_What the task requires_
Each entry below should be echoed exactly, with pictures omitted.
§ §
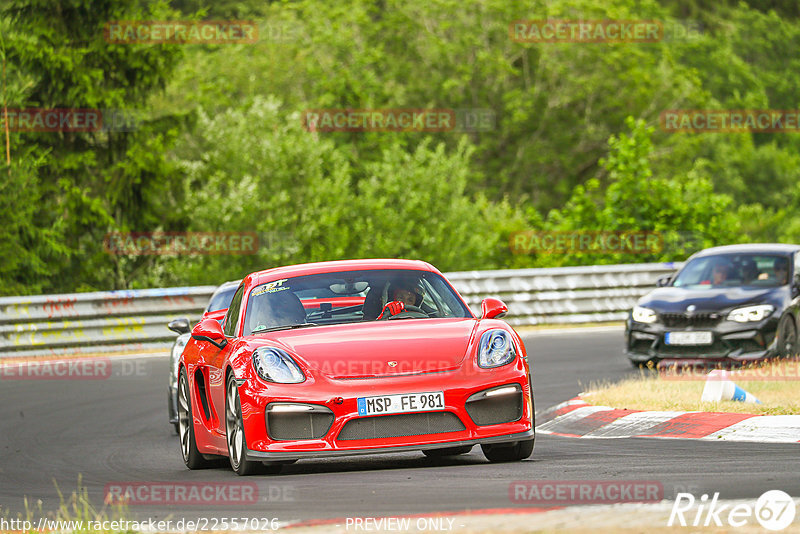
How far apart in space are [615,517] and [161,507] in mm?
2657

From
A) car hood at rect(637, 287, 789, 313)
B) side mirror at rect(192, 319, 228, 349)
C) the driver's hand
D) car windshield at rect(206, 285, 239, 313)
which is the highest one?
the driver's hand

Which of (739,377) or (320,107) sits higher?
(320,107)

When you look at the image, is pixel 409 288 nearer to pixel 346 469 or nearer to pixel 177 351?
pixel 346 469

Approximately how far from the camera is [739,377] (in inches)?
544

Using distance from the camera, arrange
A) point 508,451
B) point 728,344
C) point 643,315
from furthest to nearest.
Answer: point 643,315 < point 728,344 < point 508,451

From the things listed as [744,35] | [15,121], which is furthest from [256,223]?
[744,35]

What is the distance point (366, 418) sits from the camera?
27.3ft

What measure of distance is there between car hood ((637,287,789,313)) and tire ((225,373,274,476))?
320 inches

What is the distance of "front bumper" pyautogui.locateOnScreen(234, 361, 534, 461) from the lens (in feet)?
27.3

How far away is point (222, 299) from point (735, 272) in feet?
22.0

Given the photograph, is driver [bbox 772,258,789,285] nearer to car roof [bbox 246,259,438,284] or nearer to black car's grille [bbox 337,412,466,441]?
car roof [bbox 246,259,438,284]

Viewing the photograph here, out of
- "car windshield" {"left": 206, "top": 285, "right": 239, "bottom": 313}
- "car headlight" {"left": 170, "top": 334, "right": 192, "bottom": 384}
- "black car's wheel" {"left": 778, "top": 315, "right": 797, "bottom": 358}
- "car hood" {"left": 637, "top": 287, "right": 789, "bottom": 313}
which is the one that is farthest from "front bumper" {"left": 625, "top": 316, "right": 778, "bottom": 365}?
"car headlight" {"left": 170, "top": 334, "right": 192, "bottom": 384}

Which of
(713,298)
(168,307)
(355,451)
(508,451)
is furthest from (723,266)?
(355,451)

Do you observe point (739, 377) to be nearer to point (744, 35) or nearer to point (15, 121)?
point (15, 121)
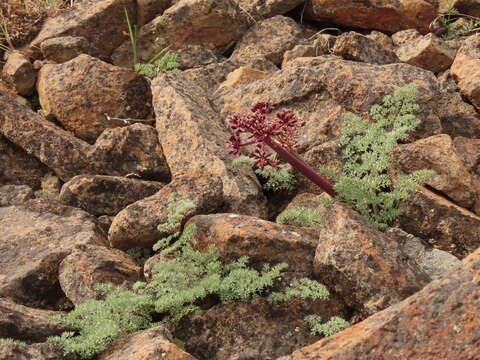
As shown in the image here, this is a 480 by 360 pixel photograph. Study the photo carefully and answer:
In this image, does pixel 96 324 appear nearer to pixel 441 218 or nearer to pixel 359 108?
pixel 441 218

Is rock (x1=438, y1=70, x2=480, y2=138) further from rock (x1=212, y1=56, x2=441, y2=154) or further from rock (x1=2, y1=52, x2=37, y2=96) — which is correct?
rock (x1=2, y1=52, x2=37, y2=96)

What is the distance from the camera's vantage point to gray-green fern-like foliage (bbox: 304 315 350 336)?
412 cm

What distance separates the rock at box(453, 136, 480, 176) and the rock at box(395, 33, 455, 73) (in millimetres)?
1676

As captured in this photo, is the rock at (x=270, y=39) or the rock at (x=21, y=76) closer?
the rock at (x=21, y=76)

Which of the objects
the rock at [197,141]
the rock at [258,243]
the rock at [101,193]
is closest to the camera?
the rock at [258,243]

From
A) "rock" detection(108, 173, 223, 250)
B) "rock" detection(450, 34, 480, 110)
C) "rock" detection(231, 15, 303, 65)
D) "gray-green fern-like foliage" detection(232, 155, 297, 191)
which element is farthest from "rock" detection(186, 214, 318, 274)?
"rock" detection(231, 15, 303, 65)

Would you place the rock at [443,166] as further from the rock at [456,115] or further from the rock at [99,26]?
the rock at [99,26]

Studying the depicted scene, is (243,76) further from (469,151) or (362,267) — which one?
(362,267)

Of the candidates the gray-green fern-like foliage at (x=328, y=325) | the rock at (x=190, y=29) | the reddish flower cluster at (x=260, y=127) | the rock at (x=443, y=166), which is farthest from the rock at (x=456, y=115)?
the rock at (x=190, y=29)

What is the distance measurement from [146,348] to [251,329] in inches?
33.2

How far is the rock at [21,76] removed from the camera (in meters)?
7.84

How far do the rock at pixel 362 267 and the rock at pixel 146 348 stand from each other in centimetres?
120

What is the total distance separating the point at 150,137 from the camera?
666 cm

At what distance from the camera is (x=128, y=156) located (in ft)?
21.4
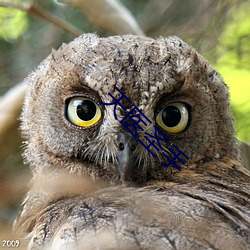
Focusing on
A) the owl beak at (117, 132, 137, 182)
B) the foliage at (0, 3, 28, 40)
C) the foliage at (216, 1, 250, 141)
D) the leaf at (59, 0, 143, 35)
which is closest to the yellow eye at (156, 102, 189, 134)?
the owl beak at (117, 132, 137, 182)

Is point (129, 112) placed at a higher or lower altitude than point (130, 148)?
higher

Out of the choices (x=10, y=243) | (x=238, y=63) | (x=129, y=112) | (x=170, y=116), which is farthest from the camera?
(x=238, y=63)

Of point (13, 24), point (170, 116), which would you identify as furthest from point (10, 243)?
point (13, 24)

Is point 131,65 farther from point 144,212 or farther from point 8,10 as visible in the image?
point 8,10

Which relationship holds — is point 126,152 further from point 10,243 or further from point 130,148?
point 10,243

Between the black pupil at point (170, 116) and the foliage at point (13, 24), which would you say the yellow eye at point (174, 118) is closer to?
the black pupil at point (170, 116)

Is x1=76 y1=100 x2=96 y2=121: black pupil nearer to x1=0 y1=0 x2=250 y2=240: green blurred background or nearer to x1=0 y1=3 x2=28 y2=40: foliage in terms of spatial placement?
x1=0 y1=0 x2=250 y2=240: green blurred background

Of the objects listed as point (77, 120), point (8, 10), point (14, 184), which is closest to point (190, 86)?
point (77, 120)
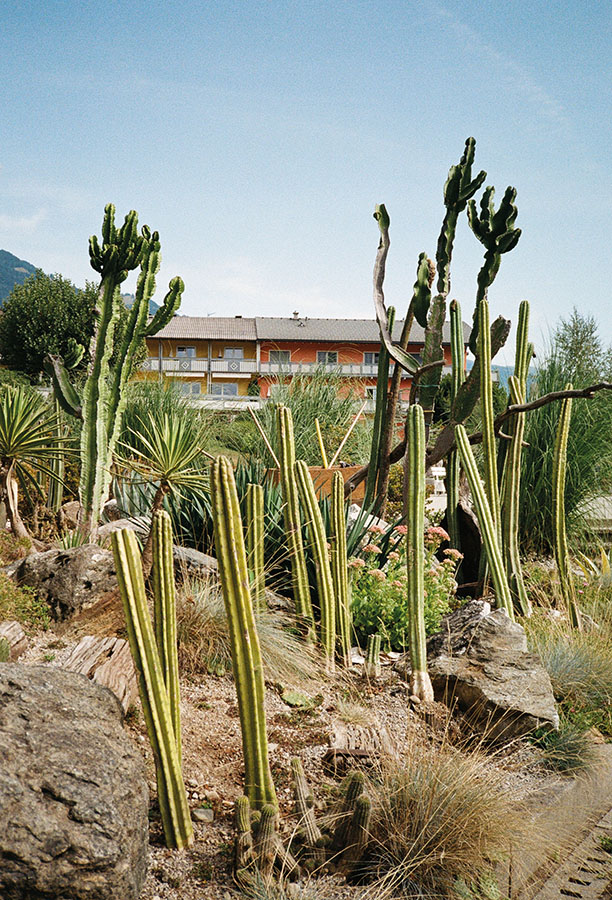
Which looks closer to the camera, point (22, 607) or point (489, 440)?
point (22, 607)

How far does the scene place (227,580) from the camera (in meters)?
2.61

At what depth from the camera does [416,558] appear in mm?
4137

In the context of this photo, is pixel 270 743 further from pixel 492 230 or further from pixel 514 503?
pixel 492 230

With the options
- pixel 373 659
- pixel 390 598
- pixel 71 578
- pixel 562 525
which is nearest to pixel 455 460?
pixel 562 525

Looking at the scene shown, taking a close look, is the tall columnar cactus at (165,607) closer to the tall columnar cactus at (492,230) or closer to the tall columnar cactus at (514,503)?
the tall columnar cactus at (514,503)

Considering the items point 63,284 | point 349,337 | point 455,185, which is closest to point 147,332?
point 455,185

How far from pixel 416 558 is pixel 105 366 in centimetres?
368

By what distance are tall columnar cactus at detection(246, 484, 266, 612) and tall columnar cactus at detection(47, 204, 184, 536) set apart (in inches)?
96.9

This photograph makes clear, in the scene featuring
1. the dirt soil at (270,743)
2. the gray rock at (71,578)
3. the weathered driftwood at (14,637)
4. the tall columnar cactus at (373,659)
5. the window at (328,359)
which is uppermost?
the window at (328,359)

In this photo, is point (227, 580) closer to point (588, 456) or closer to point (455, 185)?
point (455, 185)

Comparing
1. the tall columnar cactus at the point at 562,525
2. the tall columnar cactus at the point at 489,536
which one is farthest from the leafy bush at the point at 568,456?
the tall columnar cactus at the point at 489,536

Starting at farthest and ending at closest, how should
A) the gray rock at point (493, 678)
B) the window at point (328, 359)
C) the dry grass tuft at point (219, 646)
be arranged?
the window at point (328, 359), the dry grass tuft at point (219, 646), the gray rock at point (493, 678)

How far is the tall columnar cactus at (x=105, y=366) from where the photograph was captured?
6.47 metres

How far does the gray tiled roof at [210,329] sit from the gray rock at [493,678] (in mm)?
§ §
_Solution to this exercise_
How far apart in space are [615,517] and [161,507] in mm?
2657

From
A) car hood at rect(637, 287, 789, 313)
B) side mirror at rect(192, 319, 228, 349)
C) the driver's hand
D) car windshield at rect(206, 285, 239, 313)
which is the highest one?
the driver's hand

Which of (739,377) or (320,107) sits higher?
(320,107)

When you look at the image, is pixel 409 288 nearer to pixel 346 469 or nearer to pixel 177 351?
pixel 346 469

Approximately how far from the camera is [739,377] (in inches)?
544

Using distance from the camera, arrange
A) point 508,451
B) point 728,344
C) point 643,315
from furthest to nearest.
Answer: point 643,315 < point 728,344 < point 508,451

From the things listed as [744,35] | [15,121], which is furthest from [256,223]?
[744,35]

What is the distance point (366, 418) sits from the camera?
27.3ft

What measure of distance is there between car hood ((637,287,789,313)) and tire ((225,373,274,476))?
320 inches

What is the distance of "front bumper" pyautogui.locateOnScreen(234, 361, 534, 461) from the lens (in feet)?
27.3

How far away is point (222, 299) from point (735, 272) in feet?
22.0

Given the photograph, is driver [bbox 772,258,789,285] nearer to car roof [bbox 246,259,438,284] or nearer to black car's grille [bbox 337,412,466,441]?
car roof [bbox 246,259,438,284]

Viewing the photograph here, out of
- "car windshield" {"left": 206, "top": 285, "right": 239, "bottom": 313}
- "car headlight" {"left": 170, "top": 334, "right": 192, "bottom": 384}
- "black car's wheel" {"left": 778, "top": 315, "right": 797, "bottom": 358}
- "car hood" {"left": 637, "top": 287, "right": 789, "bottom": 313}
which is the one that is farthest from "front bumper" {"left": 625, "top": 316, "right": 778, "bottom": 365}?
"car headlight" {"left": 170, "top": 334, "right": 192, "bottom": 384}

Which of
(713,298)
(168,307)
(355,451)
(508,451)
is furthest from (723,266)?
(355,451)

Do you observe point (739, 377) to be nearer to point (744, 35) or nearer to point (15, 121)?
point (15, 121)
As shown in the image here, this is a 480 by 360 pixel photograph. Study the photo carefully and answer:
In this image, does pixel 96 324 appear nearer to pixel 441 218 or nearer to pixel 359 108?
pixel 441 218

Is rock (x1=438, y1=70, x2=480, y2=138) further from rock (x1=212, y1=56, x2=441, y2=154) or further from rock (x1=2, y1=52, x2=37, y2=96) — which is correct?
rock (x1=2, y1=52, x2=37, y2=96)

What is the distance from the camera's vantage point to gray-green fern-like foliage (bbox: 304 315 350 336)?
412 cm

What distance separates the rock at box(453, 136, 480, 176) and the rock at box(395, 33, 455, 73) (in millimetres)?
1676

As captured in this photo, is the rock at (x=270, y=39) or the rock at (x=21, y=76) closer?
the rock at (x=21, y=76)

Which of the objects
the rock at [197,141]
the rock at [258,243]
the rock at [101,193]
is closest to the camera?
the rock at [258,243]

From
A) "rock" detection(108, 173, 223, 250)
B) "rock" detection(450, 34, 480, 110)
C) "rock" detection(231, 15, 303, 65)
D) "gray-green fern-like foliage" detection(232, 155, 297, 191)
which element is farthest from "rock" detection(186, 214, 318, 274)?
"rock" detection(231, 15, 303, 65)

Would you place the rock at [443,166] as further from the rock at [456,115] or further from the rock at [99,26]?
the rock at [99,26]

Studying the depicted scene, is (243,76) further from (469,151) or (362,267) — which one?
(362,267)

Of the candidates the gray-green fern-like foliage at (x=328, y=325) | the rock at (x=190, y=29) | the reddish flower cluster at (x=260, y=127) | the rock at (x=443, y=166), which is farthest from the rock at (x=456, y=115)?
the rock at (x=190, y=29)

What is the distance measurement from [146,348] to [251,329] in inches?
33.2

How far is the rock at [21,76] removed from the camera (in meters)?
7.84

How far do the rock at pixel 362 267 and the rock at pixel 146 348 stand from each other in centimetres?
120

What is the total distance separating the point at 150,137 from the camera?
666 cm

At what distance from the camera is (x=128, y=156) located (in ft)?
21.4
Focusing on
A) the owl beak at (117, 132, 137, 182)
B) the foliage at (0, 3, 28, 40)
C) the foliage at (216, 1, 250, 141)
D) the leaf at (59, 0, 143, 35)
which is closest to the yellow eye at (156, 102, 189, 134)?
the owl beak at (117, 132, 137, 182)

Is point (129, 112) placed at a higher or lower altitude than point (130, 148)?
higher

Out of the choices (x=10, y=243) | (x=238, y=63) | (x=129, y=112) | (x=170, y=116), which is farthest from the camera?
(x=238, y=63)

Of point (13, 24), point (170, 116), which would you identify as furthest from point (10, 243)?
point (13, 24)

Is point 131,65 farther from point 144,212 or farther from point 8,10 as visible in the image?
point 8,10

Which relationship holds — is point 126,152 further from point 10,243 or further from point 130,148?
point 10,243

Between the black pupil at point (170, 116) and the foliage at point (13, 24), which would you say the yellow eye at point (174, 118) is closer to?
the black pupil at point (170, 116)

Is x1=76 y1=100 x2=96 y2=121: black pupil nearer to x1=0 y1=0 x2=250 y2=240: green blurred background or nearer to x1=0 y1=3 x2=28 y2=40: foliage in terms of spatial placement?
x1=0 y1=0 x2=250 y2=240: green blurred background

Of the objects listed as point (77, 120), point (8, 10), point (14, 184), which is closest to point (190, 86)?
point (77, 120)
Which looks closer to the camera, point (22, 607) or point (489, 440)?
point (22, 607)

How far does the scene place (227,580) from the camera (in meters)?
2.61

At what depth from the camera does [416,558] appear in mm?
4137

In the context of this photo, is pixel 270 743 further from pixel 492 230 or further from pixel 514 503?
pixel 492 230

With the options
- pixel 373 659
- pixel 390 598
- pixel 71 578
- pixel 562 525
which is nearest to pixel 455 460?
pixel 562 525

Looking at the scene shown, taking a close look, is the tall columnar cactus at (165,607) closer to the tall columnar cactus at (492,230) or closer to the tall columnar cactus at (514,503)?
the tall columnar cactus at (514,503)

Considering the items point 63,284 | point 349,337 | point 455,185, which is closest to point 147,332?
point 455,185

How far from pixel 416 558 is pixel 105 366 in centimetres?
368

By what distance are tall columnar cactus at detection(246, 484, 266, 612) and tall columnar cactus at detection(47, 204, 184, 536) set apart (in inches)?
96.9

This photograph makes clear, in the scene featuring
1. the dirt soil at (270,743)
2. the gray rock at (71,578)
3. the weathered driftwood at (14,637)
4. the tall columnar cactus at (373,659)
5. the window at (328,359)
which is uppermost?
the window at (328,359)

In this photo, is point (227, 580) closer to point (588, 456) or closer to point (455, 185)?
point (455, 185)

Comparing
1. the tall columnar cactus at the point at 562,525
2. the tall columnar cactus at the point at 489,536
which one is farthest from the leafy bush at the point at 568,456?
the tall columnar cactus at the point at 489,536

Starting at farthest and ending at closest, how should
A) the gray rock at point (493, 678)
B) the window at point (328, 359)
C) the dry grass tuft at point (219, 646)
be arranged?
the window at point (328, 359), the dry grass tuft at point (219, 646), the gray rock at point (493, 678)

How far is the tall columnar cactus at (x=105, y=366) from where the photograph was captured?
6.47 metres

How far does the gray tiled roof at [210,329] sit from the gray rock at [493,678] (in mm)?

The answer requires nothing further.